My response to this is two-fold:

1) Back up your data to protect against accidental deletion; and

2) Use Linux with nilfs: http://www.nilfs.org/en/

nilfs, being a log-structured filesystem, is almost like a version control system used in software engineering, except that it's done for the entire filesystem. So if you nuke a file, you can simply revert the change as if it never happened.

Nilfs is also being optimized specifically for SSDs in some of the lower level routines, so you should see good performance on SSDs once it is stable. It's still in the development phases as of now, but with nilfs on a TRIM drive, you can still issue the command: rm -rf / (as root) and recover from it using an out-of-band system (just mount the nilfs drive and revert).

Even on a mechanical drive, using nilfs is better than relying on random chance with deleted files: even a very good undelete program will not be able to recover deleted files if you've done any serious amount of disk writes after you deleted your files. A sufficiently high number of writes have a very high probability to map a block or two into the places that have just been freed up, making your data unrecoverable unless you go to the electromagnetic experts referred to in the article.

Nilfs, on the other hand, will "fill up" your disk with filesystem revisions, and only start deleting the oldest revisions after the disk is totally full. Obviously, the log structure can go deeper depending on what percentage of your disk is full: if you write over a 1GB file with totally new data ten times, that will occupy at least 10GB of space with logs (previous versions). But the more data your disk has to keep track of in the current version, the less space is available for those previous versions; the oldest files will start getting kicked off the disk (permanently deleted) to make room for files in the current version.
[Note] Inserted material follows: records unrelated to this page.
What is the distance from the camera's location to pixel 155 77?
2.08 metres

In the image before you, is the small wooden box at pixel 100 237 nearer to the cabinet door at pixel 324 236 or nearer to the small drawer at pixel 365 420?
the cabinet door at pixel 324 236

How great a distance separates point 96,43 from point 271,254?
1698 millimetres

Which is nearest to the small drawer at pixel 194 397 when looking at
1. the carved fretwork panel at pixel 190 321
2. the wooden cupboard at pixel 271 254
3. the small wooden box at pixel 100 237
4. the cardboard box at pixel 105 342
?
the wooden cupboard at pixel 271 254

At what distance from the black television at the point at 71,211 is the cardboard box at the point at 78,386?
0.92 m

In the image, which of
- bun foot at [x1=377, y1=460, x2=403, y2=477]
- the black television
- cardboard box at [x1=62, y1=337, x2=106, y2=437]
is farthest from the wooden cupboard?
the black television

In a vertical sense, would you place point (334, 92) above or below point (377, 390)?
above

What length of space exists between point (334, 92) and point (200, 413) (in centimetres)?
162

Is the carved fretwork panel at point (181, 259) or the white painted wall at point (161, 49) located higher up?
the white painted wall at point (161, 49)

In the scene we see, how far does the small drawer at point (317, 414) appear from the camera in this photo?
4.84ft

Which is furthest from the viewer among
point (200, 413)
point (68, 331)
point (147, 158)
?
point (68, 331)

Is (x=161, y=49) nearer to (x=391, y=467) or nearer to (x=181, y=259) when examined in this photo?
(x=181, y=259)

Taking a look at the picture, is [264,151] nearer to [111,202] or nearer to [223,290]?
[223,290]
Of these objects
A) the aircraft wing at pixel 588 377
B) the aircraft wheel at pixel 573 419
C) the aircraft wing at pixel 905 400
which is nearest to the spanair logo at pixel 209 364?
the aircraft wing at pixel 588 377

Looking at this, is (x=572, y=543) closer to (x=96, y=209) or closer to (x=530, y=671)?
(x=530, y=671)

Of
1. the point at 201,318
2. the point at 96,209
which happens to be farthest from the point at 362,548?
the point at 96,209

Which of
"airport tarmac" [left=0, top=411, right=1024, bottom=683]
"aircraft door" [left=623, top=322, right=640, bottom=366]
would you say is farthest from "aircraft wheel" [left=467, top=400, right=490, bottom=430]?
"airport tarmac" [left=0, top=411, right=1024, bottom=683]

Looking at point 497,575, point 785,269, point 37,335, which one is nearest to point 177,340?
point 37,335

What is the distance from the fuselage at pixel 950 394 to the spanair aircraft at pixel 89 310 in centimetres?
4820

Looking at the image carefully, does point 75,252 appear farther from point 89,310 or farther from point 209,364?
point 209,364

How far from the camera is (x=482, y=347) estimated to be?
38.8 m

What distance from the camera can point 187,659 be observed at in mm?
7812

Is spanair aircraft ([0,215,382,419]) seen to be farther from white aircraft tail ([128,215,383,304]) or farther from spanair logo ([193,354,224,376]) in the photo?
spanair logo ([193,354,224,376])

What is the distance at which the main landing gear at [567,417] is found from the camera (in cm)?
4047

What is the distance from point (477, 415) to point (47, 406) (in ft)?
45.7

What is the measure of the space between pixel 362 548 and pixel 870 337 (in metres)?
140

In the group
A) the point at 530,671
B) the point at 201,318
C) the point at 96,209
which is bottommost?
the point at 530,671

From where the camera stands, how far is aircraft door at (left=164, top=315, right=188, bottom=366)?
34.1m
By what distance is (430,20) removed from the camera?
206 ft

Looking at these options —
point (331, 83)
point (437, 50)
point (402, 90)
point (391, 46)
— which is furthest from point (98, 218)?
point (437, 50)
Nilfs also makes redundant a lot of popular program features, such as the "backup file" used by many text ediitors, where the editor appends or prepends a ~ character and saves that as the previously saved copy. Heck, it even makes version control redundant to a degree, except that true software engineering version control systems keep an unlimited amount of history (assuming sufficient disk space) and allow for special features like merging, commit messages and branches.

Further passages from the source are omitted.